BEGIN

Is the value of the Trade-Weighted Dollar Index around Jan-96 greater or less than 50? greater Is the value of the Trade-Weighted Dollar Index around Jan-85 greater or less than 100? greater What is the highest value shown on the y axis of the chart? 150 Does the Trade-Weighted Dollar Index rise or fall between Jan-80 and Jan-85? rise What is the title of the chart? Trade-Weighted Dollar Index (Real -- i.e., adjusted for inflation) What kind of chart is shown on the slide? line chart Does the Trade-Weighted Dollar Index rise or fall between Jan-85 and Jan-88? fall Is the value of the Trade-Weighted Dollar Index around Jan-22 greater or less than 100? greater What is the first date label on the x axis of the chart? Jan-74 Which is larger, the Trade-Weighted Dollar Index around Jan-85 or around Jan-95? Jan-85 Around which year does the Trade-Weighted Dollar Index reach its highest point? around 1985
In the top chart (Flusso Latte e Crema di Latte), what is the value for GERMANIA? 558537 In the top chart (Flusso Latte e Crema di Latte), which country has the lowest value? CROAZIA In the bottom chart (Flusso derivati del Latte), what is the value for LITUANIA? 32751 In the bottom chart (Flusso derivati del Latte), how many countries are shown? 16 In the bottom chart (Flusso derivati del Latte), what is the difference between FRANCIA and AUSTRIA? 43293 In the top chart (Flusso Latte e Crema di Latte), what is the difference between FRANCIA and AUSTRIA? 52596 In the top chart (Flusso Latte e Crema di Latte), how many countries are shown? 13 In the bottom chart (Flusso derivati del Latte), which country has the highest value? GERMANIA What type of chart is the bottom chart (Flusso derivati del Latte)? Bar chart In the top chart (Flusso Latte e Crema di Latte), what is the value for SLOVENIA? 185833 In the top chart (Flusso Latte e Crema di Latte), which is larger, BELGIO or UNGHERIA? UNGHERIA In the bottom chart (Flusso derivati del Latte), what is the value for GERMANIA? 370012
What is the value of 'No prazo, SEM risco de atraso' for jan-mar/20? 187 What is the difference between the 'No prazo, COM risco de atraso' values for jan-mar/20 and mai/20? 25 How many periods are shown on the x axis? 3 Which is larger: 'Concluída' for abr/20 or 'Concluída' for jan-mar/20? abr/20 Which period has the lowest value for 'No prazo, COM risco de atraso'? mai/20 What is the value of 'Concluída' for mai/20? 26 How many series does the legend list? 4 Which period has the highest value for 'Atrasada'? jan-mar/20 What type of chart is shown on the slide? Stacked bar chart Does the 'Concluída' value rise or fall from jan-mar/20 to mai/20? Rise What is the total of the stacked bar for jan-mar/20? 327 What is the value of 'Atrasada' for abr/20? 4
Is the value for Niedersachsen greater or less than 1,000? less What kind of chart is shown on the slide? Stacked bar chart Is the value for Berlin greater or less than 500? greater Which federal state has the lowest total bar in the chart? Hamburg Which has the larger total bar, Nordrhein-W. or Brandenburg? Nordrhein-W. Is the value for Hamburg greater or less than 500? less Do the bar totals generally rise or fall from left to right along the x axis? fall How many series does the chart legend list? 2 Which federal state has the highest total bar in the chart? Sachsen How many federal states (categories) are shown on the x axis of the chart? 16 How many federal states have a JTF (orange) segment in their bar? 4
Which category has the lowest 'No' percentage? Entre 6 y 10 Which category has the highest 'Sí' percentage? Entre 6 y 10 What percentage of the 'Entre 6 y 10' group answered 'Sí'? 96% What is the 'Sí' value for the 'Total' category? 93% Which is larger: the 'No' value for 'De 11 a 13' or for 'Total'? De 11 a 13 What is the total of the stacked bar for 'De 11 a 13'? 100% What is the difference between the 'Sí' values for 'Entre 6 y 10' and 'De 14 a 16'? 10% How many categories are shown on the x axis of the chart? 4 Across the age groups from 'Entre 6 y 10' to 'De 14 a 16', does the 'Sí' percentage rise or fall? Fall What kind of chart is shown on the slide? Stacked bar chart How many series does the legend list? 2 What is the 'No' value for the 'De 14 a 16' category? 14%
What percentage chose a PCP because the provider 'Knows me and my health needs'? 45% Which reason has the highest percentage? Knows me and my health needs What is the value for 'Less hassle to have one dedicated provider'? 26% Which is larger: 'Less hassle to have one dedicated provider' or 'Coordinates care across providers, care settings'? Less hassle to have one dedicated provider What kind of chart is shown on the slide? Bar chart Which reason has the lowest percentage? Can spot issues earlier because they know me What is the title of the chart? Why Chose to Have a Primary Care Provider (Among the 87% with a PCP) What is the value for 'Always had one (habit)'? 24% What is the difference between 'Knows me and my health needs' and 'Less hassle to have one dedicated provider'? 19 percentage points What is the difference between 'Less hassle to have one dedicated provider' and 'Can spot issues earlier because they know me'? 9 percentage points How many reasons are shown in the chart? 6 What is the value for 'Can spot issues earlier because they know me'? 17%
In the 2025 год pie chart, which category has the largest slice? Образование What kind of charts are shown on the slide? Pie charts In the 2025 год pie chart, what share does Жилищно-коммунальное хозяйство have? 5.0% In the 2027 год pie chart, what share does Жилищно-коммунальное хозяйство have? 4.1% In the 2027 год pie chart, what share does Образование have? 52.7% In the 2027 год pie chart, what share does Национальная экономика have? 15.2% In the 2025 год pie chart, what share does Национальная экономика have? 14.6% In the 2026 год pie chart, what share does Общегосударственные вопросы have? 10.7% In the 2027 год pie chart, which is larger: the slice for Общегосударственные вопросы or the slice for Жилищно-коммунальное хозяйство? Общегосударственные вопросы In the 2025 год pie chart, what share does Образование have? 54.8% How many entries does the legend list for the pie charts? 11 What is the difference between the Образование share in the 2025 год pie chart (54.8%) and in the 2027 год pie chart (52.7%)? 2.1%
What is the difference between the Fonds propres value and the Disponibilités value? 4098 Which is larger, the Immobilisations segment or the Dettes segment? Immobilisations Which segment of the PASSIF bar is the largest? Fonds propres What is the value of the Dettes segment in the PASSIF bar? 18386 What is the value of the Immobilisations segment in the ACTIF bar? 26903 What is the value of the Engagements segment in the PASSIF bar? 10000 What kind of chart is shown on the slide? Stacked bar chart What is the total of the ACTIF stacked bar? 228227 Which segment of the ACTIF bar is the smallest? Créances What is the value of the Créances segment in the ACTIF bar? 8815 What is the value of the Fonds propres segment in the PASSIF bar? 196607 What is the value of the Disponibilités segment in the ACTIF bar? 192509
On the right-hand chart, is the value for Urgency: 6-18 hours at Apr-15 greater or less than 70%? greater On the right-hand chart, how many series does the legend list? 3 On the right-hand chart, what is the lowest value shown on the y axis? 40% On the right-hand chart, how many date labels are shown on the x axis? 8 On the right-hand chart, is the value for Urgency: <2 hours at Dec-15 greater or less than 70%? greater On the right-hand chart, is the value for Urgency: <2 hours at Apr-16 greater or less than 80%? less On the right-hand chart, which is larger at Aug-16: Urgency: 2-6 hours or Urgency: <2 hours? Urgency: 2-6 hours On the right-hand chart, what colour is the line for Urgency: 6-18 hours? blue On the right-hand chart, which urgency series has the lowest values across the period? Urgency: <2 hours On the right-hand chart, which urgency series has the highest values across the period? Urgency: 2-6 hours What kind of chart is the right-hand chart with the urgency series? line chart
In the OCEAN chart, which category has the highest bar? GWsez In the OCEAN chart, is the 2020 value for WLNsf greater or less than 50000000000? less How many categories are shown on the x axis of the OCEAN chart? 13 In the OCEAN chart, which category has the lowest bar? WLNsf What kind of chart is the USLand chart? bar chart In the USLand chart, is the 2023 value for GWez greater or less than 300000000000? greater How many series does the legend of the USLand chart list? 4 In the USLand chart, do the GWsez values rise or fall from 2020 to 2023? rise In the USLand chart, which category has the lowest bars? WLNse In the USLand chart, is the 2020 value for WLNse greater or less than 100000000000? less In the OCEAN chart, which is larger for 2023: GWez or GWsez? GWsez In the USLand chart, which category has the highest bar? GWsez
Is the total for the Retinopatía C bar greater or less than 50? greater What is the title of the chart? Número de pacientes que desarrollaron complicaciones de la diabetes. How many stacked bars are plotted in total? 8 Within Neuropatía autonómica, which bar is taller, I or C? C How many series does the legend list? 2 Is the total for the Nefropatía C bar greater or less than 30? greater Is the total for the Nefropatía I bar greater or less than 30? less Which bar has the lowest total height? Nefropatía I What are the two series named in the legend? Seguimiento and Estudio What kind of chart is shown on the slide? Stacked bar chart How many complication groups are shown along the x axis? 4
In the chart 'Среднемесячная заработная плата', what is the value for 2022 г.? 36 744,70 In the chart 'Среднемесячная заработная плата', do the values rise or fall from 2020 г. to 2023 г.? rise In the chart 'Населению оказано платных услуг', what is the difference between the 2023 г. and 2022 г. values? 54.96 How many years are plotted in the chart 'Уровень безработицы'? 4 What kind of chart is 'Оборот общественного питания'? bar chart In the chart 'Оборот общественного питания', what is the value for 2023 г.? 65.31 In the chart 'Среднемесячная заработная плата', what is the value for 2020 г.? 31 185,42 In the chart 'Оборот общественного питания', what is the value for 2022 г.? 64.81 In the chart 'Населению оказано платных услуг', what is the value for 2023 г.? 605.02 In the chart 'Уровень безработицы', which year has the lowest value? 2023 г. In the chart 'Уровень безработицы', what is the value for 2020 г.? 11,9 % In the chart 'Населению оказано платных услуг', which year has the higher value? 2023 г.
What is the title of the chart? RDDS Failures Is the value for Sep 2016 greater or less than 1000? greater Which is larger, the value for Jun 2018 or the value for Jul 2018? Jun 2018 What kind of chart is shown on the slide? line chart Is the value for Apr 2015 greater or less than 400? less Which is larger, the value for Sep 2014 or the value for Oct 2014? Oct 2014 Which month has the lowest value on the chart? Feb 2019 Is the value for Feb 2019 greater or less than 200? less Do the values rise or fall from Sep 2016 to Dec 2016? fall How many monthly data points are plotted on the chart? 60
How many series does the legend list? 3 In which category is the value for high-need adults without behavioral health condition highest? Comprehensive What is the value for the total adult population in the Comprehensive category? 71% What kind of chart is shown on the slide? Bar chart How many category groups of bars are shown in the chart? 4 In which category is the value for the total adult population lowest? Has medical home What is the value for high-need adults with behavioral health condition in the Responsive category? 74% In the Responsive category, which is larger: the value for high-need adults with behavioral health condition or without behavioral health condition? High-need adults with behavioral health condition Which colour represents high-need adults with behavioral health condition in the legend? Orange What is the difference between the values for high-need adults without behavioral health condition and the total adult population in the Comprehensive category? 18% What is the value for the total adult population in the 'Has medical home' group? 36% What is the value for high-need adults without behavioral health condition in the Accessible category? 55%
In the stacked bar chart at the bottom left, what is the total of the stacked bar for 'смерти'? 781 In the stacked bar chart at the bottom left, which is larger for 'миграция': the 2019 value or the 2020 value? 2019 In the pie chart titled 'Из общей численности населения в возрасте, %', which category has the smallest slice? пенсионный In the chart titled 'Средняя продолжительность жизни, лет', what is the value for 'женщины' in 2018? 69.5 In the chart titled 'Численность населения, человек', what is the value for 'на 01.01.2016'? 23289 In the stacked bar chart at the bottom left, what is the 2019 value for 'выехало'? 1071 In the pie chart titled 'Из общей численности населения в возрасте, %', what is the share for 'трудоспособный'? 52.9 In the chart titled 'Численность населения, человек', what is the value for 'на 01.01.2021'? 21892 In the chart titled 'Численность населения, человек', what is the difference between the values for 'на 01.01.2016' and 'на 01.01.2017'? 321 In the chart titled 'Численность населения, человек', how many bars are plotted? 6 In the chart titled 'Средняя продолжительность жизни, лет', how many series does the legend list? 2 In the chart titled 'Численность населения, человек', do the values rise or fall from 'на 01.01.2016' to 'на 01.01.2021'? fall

END

Render the records from the start through the line containing "for GERMANIA? 370012" as a JSON list of strings, one string per line, with blank lines omitted.

▶ RESULT OF THIS TASK
[
  "Is the value of the Trade-Weighted Dollar Index around Jan-96 greater or less than 50? greater Is the value of the Trade-Weighted Dollar Index around Jan-85 greater or less than 100? greater What is the highest value shown on the y axis of the chart? 150 Does the Trade-Weighted Dollar Index rise or fall between Jan-80 and Jan-85? rise What is the title of the chart? Trade-Weighted Dollar Index (Real -- i.e., adjusted for inflation) What kind of chart is shown on the slide? line chart Does the Trade-Weighted Dollar Index rise or fall between Jan-85 and Jan-88? fall Is the value of the Trade-Weighted Dollar Index around Jan-22 greater or less than 100? greater What is the first date label on the x axis of the chart? Jan-74 Which is larger, the Trade-Weighted Dollar Index around Jan-85 or around Jan-95? Jan-85 Around which year does the Trade-Weighted Dollar Index reach its highest point? around 1985",
  "In the top chart (Flusso Latte e Crema di Latte), what is the value for GERMANIA? 558537 In the top chart (Flusso Latte e Crema di Latte), which country has the lowest value? CROAZIA In the bottom chart (Flusso derivati del Latte), what is the value for LITUANIA? 32751 In the bottom chart (Flusso derivati del Latte), how many countries are shown? 16 In the bottom chart (Flusso derivati del Latte), what is the difference between FRANCIA and AUSTRIA? 43293 In the top chart (Flusso Latte e Crema di Latte), what is the difference between FRANCIA and AUSTRIA? 52596 In the top chart (Flusso Latte e Crema di Latte), how many countries are shown? 13 In the bottom chart (Flusso derivati del Latte), which country has the highest value? GERMANIA What type of chart is the bottom chart (Flusso derivati del Latte)? Bar chart In the top chart (Flusso Latte e Crema di Latte), what is the value for SLOVENIA? 185833 In the top chart (Flusso Latte e Crema di Latte), which is larger, BELGIO or UNGHERIA? UNGHERIA In the bottom chart (Flusso derivati del Latte), what is the value for GERMANIA? 370012"
]